Vulkane Teil 1: Sakurajima & Kirishima


SakurajimaLangsam geht meine Veloreise in Japan ihrem Ende entgegen. Noch bleiben ein paar Tage aber in Fukuoka im Norden von Kyushu kommt das Velo wieder in eine Box. Und da bleibt es ziemlich sicher bis Neuseeland. Noch ist es aber nicht so weit. Hier kommt erst mal der Teil 1 meiner Vulkantour auf Kyushu.

Osaka – Shibushi
Nachdem ich mit dem Velo in Osaka angekommen war, genoss ich zwei Nächte in der Stadt und bereitete mich auf das nächste Kapitel Kyushu vor. Zudem genoss ich mit Koichi, einem angehenden Restaurantbesitzer aus Kanada, Ramen bzw. Soba (Japanische Nudeln). So hatte ich wieder einmal ein authentisches Essen :-). Und es schmeckte sehr gut.

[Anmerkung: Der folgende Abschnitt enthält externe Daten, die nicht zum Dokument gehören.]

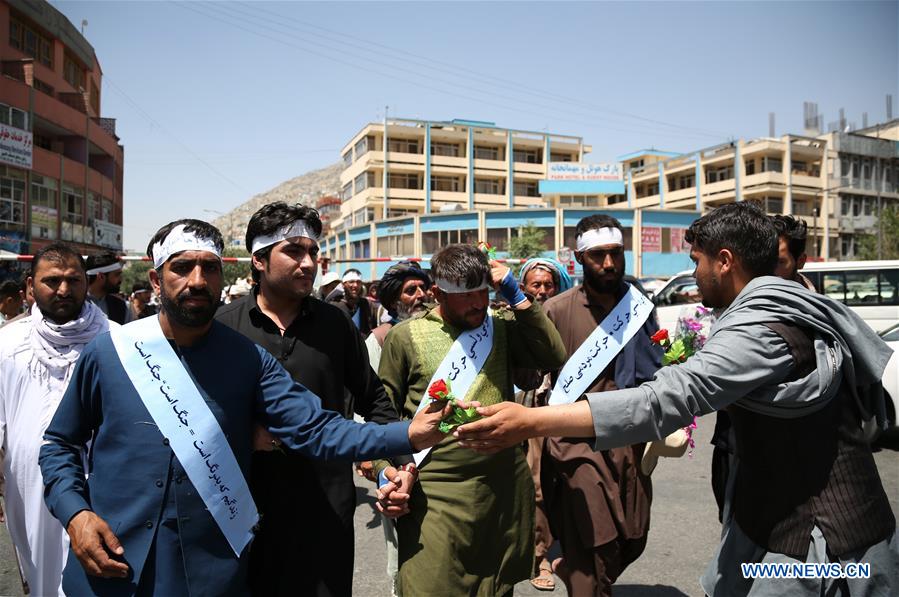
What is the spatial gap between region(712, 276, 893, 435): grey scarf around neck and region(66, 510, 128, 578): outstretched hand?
2008 millimetres

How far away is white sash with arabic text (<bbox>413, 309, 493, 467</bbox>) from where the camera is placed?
119 inches

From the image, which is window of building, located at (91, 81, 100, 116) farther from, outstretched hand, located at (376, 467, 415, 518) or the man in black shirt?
outstretched hand, located at (376, 467, 415, 518)

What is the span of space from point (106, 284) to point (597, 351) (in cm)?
518

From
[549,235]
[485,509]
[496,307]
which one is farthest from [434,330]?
[549,235]

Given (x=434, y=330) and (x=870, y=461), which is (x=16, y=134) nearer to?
(x=434, y=330)

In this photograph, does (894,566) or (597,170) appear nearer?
(894,566)

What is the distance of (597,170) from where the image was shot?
5278cm

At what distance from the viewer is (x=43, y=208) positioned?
28719 millimetres

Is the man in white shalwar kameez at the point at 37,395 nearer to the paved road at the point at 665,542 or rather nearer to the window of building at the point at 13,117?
the paved road at the point at 665,542

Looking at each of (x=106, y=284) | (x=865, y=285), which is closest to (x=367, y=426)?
(x=106, y=284)

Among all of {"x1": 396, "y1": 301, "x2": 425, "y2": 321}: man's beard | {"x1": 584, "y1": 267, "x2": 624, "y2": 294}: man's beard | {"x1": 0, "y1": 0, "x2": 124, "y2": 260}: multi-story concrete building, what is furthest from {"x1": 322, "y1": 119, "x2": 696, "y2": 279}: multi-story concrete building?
{"x1": 584, "y1": 267, "x2": 624, "y2": 294}: man's beard

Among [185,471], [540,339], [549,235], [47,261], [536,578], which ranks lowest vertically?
[536,578]

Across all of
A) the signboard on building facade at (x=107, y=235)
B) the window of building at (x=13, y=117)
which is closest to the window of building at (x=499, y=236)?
the signboard on building facade at (x=107, y=235)

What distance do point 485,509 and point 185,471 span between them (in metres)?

Am nächsten Tag ging es dann mit dem Velo zum Fährhafen von Osaka, der etwas ausserhalb der Stadt liegt. Ein Ticket hatte ich bereits reserviert, aber ich musste es noch abholen. Und das war wieder mal eine kleine Herausforderung. Am Schalter drückten sie mir erst mal ein Formular in die Hand zum Ausfüllen. Danach drucksten sie ein wenig herum aber schrieben schlussendlich eine Uhrzeit auf einen Zettel. Und dann war auch klar, was sie mir sagen wollten: Check-in war erst in einer Stunde. Ich war also zu früh und ging deshalb etwas Essen.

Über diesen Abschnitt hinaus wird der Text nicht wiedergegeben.